### WORK REQUIRED
Convert the part of the material that opens with the line containing "How large is the distance" and runs through the end of the material, both included, into a Markdown table with columns Row and Line. Skip blank lines and number each remaining line in order.

##### INFORMATION SUPPLIED

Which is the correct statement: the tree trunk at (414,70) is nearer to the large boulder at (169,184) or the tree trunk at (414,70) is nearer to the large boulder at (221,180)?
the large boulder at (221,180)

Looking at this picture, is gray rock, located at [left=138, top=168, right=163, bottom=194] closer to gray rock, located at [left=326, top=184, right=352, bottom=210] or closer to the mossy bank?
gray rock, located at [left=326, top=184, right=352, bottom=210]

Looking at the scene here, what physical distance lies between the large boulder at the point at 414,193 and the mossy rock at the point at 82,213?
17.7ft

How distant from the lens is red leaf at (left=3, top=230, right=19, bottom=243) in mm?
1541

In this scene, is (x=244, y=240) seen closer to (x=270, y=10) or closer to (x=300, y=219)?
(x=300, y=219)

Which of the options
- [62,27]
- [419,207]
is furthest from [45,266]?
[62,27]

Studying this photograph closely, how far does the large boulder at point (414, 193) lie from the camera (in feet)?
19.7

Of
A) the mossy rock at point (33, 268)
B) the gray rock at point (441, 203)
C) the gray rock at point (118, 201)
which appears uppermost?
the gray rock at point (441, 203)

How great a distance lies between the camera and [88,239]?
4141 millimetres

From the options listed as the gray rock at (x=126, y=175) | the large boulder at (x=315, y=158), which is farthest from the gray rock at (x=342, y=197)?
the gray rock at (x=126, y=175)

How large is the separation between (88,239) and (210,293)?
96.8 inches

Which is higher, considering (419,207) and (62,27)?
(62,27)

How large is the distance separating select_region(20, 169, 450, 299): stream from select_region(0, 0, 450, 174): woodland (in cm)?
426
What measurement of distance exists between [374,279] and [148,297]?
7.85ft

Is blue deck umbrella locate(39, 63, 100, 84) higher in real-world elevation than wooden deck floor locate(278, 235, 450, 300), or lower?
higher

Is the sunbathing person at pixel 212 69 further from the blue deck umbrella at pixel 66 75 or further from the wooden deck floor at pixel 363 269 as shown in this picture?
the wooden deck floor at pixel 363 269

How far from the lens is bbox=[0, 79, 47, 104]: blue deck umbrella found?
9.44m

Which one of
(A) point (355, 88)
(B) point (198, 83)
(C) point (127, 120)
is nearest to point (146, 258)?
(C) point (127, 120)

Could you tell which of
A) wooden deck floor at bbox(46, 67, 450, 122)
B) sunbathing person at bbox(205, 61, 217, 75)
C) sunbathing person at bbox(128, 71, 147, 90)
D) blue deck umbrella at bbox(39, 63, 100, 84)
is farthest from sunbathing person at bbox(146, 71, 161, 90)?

##########

### TASK OUTPUT
| Row | Line |
|---|---|
| 1 | How large is the distance separating select_region(20, 169, 450, 299): stream from select_region(0, 0, 450, 174): woodland (in cm)? |
| 2 | 426 |
| 3 | What measurement of distance exists between [374,279] and [148,297]? |
| 4 | 7.85ft |
| 5 | Is blue deck umbrella locate(39, 63, 100, 84) higher in real-world elevation than wooden deck floor locate(278, 235, 450, 300), or lower? |
| 6 | higher |
| 7 | Is the sunbathing person at pixel 212 69 further from the blue deck umbrella at pixel 66 75 or further from the wooden deck floor at pixel 363 269 as shown in this picture? |
| 8 | the wooden deck floor at pixel 363 269 |
| 9 | How far from the lens is bbox=[0, 79, 47, 104]: blue deck umbrella found? |
| 10 | 9.44m |
| 11 | Which one of |
| 12 | (A) point (355, 88) |
| 13 | (B) point (198, 83) |
| 14 | (C) point (127, 120) |
| 15 | is nearest to point (146, 258)? |
| 16 | (C) point (127, 120) |
| 17 | Could you tell which of |
| 18 | A) wooden deck floor at bbox(46, 67, 450, 122) |
| 19 | B) sunbathing person at bbox(205, 61, 217, 75) |
| 20 | C) sunbathing person at bbox(128, 71, 147, 90) |
| 21 | D) blue deck umbrella at bbox(39, 63, 100, 84) |
| 22 | is farthest from sunbathing person at bbox(146, 71, 161, 90)? |